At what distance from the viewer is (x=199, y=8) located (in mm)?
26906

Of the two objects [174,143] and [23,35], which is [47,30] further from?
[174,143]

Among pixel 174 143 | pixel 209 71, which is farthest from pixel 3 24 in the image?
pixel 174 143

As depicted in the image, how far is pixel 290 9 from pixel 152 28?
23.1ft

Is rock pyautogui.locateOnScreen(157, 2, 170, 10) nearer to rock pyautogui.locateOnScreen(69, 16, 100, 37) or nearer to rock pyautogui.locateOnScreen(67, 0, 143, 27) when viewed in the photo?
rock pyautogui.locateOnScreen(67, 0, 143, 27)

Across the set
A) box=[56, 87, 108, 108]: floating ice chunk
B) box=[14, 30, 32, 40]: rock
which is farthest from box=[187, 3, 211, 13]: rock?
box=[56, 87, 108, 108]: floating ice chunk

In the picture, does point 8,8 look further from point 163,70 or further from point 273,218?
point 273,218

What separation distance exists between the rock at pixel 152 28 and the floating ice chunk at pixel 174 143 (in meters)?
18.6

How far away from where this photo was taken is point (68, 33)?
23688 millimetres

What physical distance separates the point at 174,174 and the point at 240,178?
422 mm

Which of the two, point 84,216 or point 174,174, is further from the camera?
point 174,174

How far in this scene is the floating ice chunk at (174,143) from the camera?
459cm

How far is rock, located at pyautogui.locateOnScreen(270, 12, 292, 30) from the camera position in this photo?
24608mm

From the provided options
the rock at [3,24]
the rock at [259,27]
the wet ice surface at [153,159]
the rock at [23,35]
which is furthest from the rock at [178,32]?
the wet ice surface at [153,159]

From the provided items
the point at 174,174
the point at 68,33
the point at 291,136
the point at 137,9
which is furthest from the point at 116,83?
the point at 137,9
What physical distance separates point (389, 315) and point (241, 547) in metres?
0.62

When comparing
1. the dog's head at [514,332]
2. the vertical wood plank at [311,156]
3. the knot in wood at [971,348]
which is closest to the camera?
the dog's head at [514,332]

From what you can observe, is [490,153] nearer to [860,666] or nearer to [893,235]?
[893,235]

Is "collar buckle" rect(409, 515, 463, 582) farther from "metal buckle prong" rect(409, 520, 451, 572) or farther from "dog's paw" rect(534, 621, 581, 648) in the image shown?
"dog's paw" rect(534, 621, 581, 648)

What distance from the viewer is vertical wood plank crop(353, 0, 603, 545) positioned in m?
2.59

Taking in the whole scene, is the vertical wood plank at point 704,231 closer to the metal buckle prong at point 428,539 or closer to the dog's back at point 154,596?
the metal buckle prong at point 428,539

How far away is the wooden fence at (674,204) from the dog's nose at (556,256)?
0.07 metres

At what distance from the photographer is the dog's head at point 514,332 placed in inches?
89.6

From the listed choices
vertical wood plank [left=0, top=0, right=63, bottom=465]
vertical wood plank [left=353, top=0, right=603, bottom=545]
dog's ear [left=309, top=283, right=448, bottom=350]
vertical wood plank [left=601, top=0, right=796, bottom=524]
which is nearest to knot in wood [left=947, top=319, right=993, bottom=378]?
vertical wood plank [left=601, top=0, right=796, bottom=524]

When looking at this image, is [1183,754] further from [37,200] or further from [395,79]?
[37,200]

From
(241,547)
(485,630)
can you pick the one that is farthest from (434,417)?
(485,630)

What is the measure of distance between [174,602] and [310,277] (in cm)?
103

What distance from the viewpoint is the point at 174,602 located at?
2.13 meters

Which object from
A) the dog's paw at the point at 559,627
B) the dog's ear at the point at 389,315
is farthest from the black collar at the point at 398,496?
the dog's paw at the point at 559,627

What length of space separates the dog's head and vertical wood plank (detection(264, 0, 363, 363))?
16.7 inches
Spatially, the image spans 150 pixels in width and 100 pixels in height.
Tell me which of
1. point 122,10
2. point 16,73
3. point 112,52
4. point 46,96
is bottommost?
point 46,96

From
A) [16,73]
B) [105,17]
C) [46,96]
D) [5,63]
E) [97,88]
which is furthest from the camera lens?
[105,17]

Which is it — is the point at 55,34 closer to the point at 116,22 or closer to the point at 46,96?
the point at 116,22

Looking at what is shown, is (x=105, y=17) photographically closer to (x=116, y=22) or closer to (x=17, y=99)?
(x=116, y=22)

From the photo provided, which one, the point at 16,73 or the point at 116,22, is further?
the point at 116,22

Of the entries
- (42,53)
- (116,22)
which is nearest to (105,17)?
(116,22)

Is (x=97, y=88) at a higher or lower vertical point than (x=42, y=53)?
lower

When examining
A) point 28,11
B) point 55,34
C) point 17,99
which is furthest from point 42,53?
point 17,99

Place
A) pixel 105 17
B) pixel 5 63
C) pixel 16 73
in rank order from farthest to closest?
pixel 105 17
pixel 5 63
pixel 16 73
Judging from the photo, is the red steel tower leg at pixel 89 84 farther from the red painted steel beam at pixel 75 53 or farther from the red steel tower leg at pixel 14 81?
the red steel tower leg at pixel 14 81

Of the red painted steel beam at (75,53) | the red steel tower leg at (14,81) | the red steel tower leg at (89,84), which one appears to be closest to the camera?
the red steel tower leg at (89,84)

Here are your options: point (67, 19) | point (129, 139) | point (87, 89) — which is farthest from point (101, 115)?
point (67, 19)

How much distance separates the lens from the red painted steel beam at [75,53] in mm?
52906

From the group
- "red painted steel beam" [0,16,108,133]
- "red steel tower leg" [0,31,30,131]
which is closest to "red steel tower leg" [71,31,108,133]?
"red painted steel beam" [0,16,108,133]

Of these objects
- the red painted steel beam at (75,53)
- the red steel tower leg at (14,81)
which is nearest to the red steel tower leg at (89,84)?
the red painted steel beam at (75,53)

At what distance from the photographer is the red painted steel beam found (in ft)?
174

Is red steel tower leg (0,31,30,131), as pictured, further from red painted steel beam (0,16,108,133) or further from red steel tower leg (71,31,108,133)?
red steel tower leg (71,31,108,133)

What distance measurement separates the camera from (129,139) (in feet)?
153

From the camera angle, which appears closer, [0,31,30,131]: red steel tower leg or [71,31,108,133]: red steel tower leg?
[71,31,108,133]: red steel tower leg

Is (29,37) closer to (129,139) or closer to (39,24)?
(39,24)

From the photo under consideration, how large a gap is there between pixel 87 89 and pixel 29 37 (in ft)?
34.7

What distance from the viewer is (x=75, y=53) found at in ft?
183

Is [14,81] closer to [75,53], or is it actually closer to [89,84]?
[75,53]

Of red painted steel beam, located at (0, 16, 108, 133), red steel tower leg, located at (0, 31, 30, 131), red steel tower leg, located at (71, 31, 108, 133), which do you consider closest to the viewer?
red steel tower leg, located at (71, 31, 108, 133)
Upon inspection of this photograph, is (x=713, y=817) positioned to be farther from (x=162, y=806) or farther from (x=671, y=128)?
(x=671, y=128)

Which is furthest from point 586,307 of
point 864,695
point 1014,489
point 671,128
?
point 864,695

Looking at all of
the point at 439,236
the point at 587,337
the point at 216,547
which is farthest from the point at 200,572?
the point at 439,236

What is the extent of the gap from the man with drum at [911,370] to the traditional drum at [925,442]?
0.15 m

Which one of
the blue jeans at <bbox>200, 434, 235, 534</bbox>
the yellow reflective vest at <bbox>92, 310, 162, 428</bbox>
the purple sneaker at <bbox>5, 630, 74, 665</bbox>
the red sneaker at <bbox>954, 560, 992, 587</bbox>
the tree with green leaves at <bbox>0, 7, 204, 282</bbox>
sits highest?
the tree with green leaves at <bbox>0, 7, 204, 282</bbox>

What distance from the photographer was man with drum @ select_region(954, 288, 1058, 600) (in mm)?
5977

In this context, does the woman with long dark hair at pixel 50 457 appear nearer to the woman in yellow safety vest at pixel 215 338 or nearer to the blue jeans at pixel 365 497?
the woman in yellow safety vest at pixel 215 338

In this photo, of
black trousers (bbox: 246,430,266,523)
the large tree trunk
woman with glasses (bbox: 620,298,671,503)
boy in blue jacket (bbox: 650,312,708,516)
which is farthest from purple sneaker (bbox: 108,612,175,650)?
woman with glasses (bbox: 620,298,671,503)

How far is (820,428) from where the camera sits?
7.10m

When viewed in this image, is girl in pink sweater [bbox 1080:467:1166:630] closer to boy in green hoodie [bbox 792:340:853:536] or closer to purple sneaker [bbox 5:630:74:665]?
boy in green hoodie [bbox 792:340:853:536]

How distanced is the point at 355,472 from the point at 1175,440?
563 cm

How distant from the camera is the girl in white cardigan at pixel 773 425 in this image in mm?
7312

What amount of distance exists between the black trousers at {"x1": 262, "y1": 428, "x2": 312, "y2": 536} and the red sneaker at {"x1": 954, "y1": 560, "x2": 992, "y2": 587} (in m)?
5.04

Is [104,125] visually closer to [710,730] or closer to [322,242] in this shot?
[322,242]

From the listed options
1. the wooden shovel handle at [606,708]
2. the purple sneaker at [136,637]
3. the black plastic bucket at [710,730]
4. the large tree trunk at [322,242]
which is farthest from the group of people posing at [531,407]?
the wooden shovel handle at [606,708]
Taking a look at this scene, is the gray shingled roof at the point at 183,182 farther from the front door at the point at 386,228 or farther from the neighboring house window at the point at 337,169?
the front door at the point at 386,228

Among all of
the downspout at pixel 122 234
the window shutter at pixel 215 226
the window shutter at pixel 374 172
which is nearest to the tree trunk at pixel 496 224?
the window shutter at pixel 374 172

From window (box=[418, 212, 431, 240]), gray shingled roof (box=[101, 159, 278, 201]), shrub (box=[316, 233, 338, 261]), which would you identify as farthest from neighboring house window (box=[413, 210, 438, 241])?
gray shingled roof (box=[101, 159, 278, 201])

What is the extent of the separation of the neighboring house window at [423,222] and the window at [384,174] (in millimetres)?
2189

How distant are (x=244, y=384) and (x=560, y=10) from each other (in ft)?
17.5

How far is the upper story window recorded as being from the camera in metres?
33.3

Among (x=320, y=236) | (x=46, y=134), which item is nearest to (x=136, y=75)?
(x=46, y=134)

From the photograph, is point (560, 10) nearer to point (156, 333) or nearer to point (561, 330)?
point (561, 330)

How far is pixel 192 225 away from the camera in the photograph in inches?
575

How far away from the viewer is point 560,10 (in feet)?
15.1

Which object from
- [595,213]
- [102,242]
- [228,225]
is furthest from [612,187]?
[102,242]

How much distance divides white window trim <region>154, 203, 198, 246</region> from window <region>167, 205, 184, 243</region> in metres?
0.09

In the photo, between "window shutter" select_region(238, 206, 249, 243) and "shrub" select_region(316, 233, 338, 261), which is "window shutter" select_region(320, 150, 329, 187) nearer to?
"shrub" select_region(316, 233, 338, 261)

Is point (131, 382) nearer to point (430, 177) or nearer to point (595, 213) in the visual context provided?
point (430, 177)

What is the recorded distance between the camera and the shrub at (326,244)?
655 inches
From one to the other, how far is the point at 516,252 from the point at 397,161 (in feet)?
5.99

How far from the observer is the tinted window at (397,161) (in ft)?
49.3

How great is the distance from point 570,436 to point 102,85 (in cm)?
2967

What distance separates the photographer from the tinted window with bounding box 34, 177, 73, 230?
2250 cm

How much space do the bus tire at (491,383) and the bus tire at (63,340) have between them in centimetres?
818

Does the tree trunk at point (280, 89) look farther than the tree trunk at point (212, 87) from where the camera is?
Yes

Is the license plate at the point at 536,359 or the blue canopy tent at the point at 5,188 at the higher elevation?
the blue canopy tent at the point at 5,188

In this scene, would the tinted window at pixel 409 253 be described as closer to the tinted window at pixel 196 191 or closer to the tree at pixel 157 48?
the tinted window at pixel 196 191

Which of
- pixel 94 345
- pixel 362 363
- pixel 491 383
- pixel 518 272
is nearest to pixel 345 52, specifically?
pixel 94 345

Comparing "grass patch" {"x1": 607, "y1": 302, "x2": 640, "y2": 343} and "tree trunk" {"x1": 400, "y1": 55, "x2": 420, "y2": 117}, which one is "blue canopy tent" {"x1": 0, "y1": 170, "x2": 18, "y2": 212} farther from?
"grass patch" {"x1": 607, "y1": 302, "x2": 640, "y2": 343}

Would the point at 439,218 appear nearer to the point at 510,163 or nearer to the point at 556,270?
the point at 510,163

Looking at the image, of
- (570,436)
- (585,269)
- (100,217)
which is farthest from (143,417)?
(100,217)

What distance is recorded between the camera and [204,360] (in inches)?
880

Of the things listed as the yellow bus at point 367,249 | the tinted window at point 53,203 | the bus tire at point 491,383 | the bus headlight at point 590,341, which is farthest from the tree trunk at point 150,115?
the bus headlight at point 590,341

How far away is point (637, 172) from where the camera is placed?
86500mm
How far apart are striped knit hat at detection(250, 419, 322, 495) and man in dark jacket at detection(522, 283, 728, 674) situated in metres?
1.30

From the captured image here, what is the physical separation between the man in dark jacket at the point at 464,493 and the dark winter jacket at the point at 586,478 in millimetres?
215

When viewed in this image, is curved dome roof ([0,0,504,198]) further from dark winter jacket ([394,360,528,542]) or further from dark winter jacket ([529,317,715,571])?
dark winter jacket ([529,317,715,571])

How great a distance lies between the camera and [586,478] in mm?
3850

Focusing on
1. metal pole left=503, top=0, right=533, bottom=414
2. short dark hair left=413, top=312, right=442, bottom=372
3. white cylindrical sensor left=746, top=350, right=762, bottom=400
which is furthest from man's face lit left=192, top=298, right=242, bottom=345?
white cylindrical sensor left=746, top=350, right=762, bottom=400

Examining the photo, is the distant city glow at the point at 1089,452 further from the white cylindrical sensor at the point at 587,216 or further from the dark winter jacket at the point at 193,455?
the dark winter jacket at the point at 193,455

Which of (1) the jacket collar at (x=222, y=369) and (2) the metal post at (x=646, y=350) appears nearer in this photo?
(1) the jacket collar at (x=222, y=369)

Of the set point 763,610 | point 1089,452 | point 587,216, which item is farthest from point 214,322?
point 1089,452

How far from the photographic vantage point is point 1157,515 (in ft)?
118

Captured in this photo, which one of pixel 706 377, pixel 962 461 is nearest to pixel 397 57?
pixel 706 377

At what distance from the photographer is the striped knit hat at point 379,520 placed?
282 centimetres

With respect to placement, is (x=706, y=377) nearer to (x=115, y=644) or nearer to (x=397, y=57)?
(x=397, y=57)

**Requirements:** Change "metal post" to "metal pole" in the lines between the one holding "Which of (1)" and the one holding "282 centimetres", inclusive, and give those lines back with nothing else altered.

**Exercise output:**
Which of (1) the jacket collar at (x=222, y=369) and (2) the metal pole at (x=646, y=350) appears nearer in this photo?
(1) the jacket collar at (x=222, y=369)

Of the set point 763,610 | point 1089,452 | point 587,216, which item is farthest from point 214,322?
point 1089,452

How far from the photographic vantage point is point 1157,515 (in ft)?
118

Captured in this photo, which one of pixel 706 377, pixel 962 461 is nearest to pixel 397 57?
pixel 706 377

At what distance from the photographer is the striped knit hat at point 379,520 placed?
282 centimetres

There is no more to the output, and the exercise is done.